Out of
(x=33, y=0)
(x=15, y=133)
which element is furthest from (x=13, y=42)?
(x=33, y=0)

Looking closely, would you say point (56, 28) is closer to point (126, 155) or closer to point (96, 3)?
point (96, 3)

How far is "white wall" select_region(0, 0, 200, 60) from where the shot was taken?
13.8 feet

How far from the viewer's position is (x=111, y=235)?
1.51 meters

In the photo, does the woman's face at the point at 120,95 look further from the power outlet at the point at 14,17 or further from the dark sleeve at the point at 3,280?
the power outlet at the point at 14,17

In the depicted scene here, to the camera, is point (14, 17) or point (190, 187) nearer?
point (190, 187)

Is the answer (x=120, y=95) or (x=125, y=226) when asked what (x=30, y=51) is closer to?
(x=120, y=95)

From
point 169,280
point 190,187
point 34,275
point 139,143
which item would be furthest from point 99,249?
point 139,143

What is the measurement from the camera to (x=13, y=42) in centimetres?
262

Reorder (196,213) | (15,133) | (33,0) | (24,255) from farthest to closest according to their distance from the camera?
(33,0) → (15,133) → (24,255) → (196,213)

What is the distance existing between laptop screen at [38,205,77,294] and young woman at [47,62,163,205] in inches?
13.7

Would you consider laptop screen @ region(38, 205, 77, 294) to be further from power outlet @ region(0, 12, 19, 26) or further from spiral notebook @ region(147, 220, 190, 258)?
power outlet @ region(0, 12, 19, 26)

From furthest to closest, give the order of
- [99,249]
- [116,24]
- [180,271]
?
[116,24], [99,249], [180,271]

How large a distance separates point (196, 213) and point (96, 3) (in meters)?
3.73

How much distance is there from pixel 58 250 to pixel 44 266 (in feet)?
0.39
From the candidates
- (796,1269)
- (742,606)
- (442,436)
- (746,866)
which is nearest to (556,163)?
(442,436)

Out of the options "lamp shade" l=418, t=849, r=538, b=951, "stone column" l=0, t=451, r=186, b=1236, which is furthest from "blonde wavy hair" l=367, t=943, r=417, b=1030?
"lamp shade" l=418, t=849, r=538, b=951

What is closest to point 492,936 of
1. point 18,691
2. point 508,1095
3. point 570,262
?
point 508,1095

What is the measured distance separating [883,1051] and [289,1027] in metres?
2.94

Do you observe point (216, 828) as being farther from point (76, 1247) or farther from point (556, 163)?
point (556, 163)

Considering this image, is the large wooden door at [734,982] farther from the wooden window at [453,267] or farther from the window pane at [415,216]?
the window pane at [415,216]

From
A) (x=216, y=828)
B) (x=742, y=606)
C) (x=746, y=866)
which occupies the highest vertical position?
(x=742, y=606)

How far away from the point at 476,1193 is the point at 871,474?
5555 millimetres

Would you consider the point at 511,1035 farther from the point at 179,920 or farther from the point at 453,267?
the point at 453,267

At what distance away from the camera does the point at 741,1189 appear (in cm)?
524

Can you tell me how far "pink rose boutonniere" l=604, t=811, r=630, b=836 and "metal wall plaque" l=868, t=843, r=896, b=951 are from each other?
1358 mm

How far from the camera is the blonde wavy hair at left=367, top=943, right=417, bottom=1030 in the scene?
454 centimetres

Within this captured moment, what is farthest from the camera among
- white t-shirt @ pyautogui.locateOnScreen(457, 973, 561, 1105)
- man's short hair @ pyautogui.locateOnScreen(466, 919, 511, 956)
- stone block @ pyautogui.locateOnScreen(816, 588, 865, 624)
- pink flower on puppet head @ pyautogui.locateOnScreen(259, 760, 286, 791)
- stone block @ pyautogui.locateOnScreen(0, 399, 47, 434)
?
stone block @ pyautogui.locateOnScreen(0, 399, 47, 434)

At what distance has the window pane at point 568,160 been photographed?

▶ **Instruction**:
Write the entire listing out again, word for word.

▶ **Result**:
Out of
(x=33, y=0)
(x=15, y=133)
which element is furthest from (x=13, y=42)?
(x=33, y=0)

Looking closely, would you say point (56, 28) is closer to point (126, 155) or closer to point (96, 3)?
point (96, 3)

How far is "white wall" select_region(0, 0, 200, 60) from where the shot was taken?
13.8 feet

How far from the viewer's position is (x=111, y=235)?
1.51 meters

In the photo, does the woman's face at the point at 120,95 look further from the power outlet at the point at 14,17 or further from the dark sleeve at the point at 3,280?
the power outlet at the point at 14,17

In the depicted scene here, to the camera, is point (14, 17) or point (190, 187) nearer?
point (190, 187)

Is the answer (x=120, y=95) or (x=125, y=226) when asked what (x=30, y=51) is closer to?
(x=120, y=95)

From
point 169,280
point 190,187
point 34,275
point 139,143
which item would be furthest from point 99,249?
point 139,143

What is the measurement from the camera to (x=13, y=42) in centimetres?
262

Reorder (196,213) | (15,133) | (33,0) | (24,255) from farthest to closest according to their distance from the camera?
(33,0) → (15,133) → (24,255) → (196,213)

What is the distance existing between laptop screen at [38,205,77,294] and young woman at [47,62,163,205] in inches?
13.7

Would you consider laptop screen @ region(38, 205, 77, 294) to be further from power outlet @ region(0, 12, 19, 26) or further from spiral notebook @ region(147, 220, 190, 258)?
power outlet @ region(0, 12, 19, 26)

From furthest to closest, give the order of
- [99,249]
- [116,24]
- [180,271]
?
[116,24], [99,249], [180,271]

How large a distance separates point (196, 213) and point (96, 3) (in meters)?
3.73

How much distance is there from pixel 58 250 to pixel 44 266 (in feet)?
0.39
From the candidates
- (796,1269)
- (742,606)
- (442,436)
- (746,866)
which is nearest to (556,163)?
(442,436)

Out of the options "lamp shade" l=418, t=849, r=538, b=951, "stone column" l=0, t=451, r=186, b=1236, which is furthest from "blonde wavy hair" l=367, t=943, r=417, b=1030?
"lamp shade" l=418, t=849, r=538, b=951

What is closest to point 492,936 of
1. point 18,691
2. point 508,1095
3. point 570,262
?
point 508,1095

What is the measured distance separating [883,1051] and [289,1027] in metres?
2.94

Do you observe point (216, 828) as being farther from point (76, 1247) or farther from point (556, 163)?
point (556, 163)

Considering this image, is the large wooden door at [734,982] farther from the wooden window at [453,267] or farther from the window pane at [415,216]?
the window pane at [415,216]

From
A) (x=216, y=828)
B) (x=742, y=606)
C) (x=746, y=866)
which occupies the highest vertical position?
(x=742, y=606)

How far away from the point at 476,1193 is the point at 871,474?
5555 millimetres

Would you consider the point at 511,1035 farther from the point at 179,920 or farther from the point at 453,267?
the point at 453,267

At what distance away from the camera does the point at 741,1189 appear (in cm)?
524

Can you tell me how far "pink rose boutonniere" l=604, t=811, r=630, b=836 and "metal wall plaque" l=868, t=843, r=896, b=951 are from each other?
1358 mm

How far from the camera is the blonde wavy hair at left=367, top=943, right=417, bottom=1030 in the scene?
454 centimetres

Within this captured moment, what is farthest from the camera among
- white t-shirt @ pyautogui.locateOnScreen(457, 973, 561, 1105)
- man's short hair @ pyautogui.locateOnScreen(466, 919, 511, 956)
- stone block @ pyautogui.locateOnScreen(816, 588, 865, 624)
- pink flower on puppet head @ pyautogui.locateOnScreen(259, 760, 286, 791)
- stone block @ pyautogui.locateOnScreen(0, 399, 47, 434)
?
stone block @ pyautogui.locateOnScreen(0, 399, 47, 434)

At what distance has the window pane at point 568,160 been photographed?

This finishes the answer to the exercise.